En un mundo en donde lo sagrado y lo profano convergen de maneras
tan complejas, donde en el cuerpo dividido de Francisco y Bergoglio se
disputa el curso de un proceso social abierto, será preciso observar con
rigor y detalle los gestos del nuevo papa respecto de su posición ante
los gobiernos populares de la región; a los que rige el intento de
revertir las consecuencias nefastas del capitalismo neoliberal y que, a
diferencia de los países del Este europeo a inicios de la década del
’80, gozan de un extraordinario apoyo popular.

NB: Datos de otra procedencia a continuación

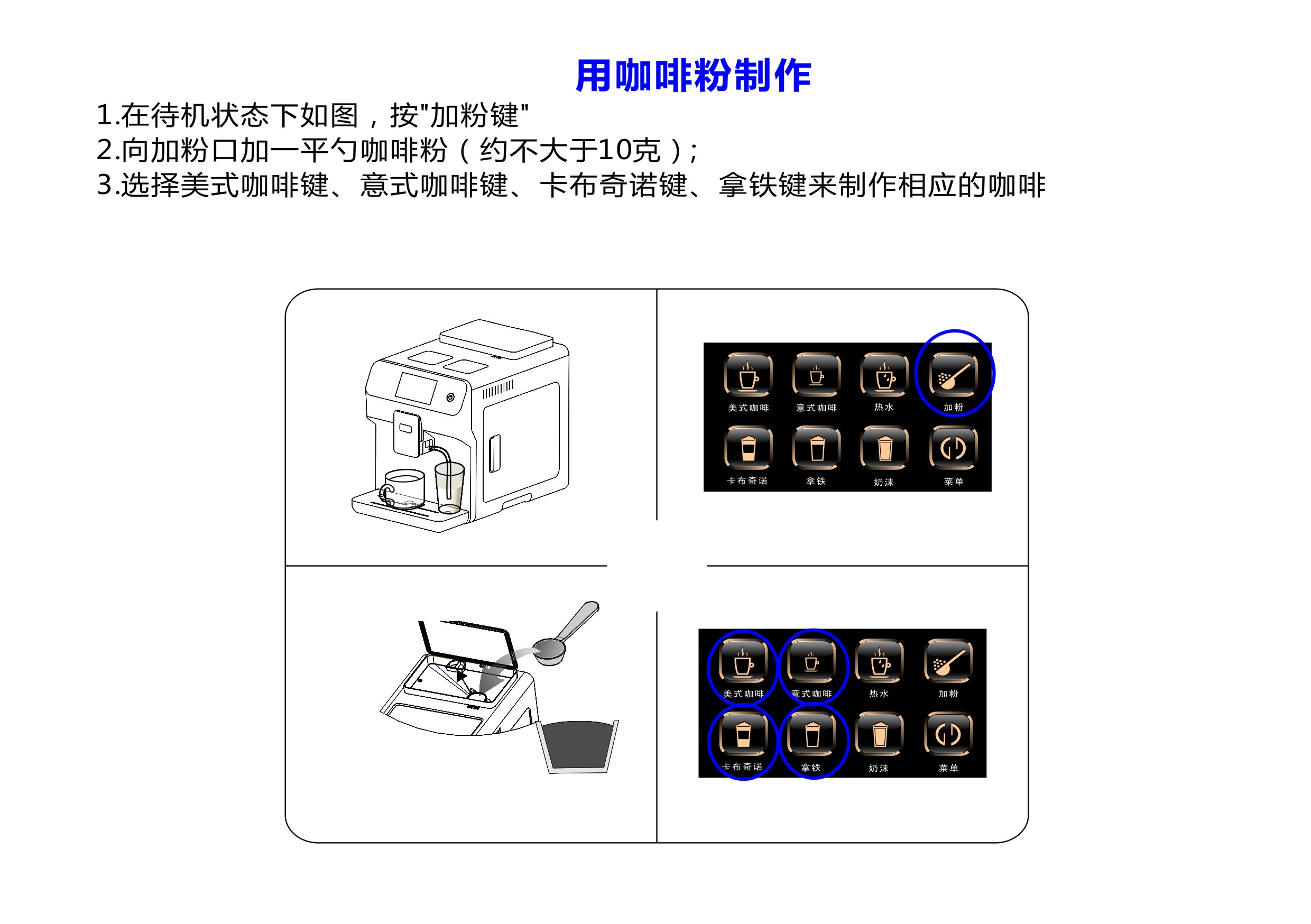 用咖啡粉制作

1.在待机状态下如图，按"加粉键"
2.向加粉口加一平勺咖啡粉（约不大于10克）;
3.选择美式咖啡键、意式咖啡键、卡布奇诺键、拿铁键来制作相应的咖啡

美式咖啡 意式咖啡 热水 加粉
卡布奇诺 拿铁 奶沫 菜单

美式咖啡 意式咖啡 热水 加粉
卡布奇诺 拿铁 奶沫 菜单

Comparto con Verbitsky la determinación por enfrentar este clima de
entusiasmo por la designación de Bergoglio como nuevo papa de la Iglesia
Católica y el intento de hacer pasar tal nombramiento como un soplo
mágico de esperanza. Los pergaminos que ostenta Francisco distan
bastante de ser todo lo venturoso que se pretende. No debe dejar de
advertirse que difícilmente pueda resultar positivo para el curso de las
transformaciones que se produjeron en nuestro país, y en la región en
su conjunto, este evidente retroceso a un reverdecer religioso y
nacionalista, cuyo objetivo estratégico no se encuentra, precisamente,
en profundizar los cambios logrados hasta el presente. Es evidente que
el flamante reinado de Francisco Bergoglio estará atravesado por la
dualidad expuesta en estas líneas; en un contexto local y regional donde
no será fácil escindir sus acciones de la lucha por la hegemonía
política, entendiendo esto último como la conducción intelectual
política y moral de la sociedad que la Iglesia Católica se decidió a
librar usando toda la fuerza de la que dispone. Confrontación para la
que valen como nunca las atormentadas palabras de Dimitri Karamazov en
Los Hermanos Karamazov, de Fedor Dostoievski: “En el duelo entre Dios y
el diablo, el corazón humano es el campo de batalla”.
* Sociólogo. Investigador del Instituto Gino Germani (UBA/Conicet).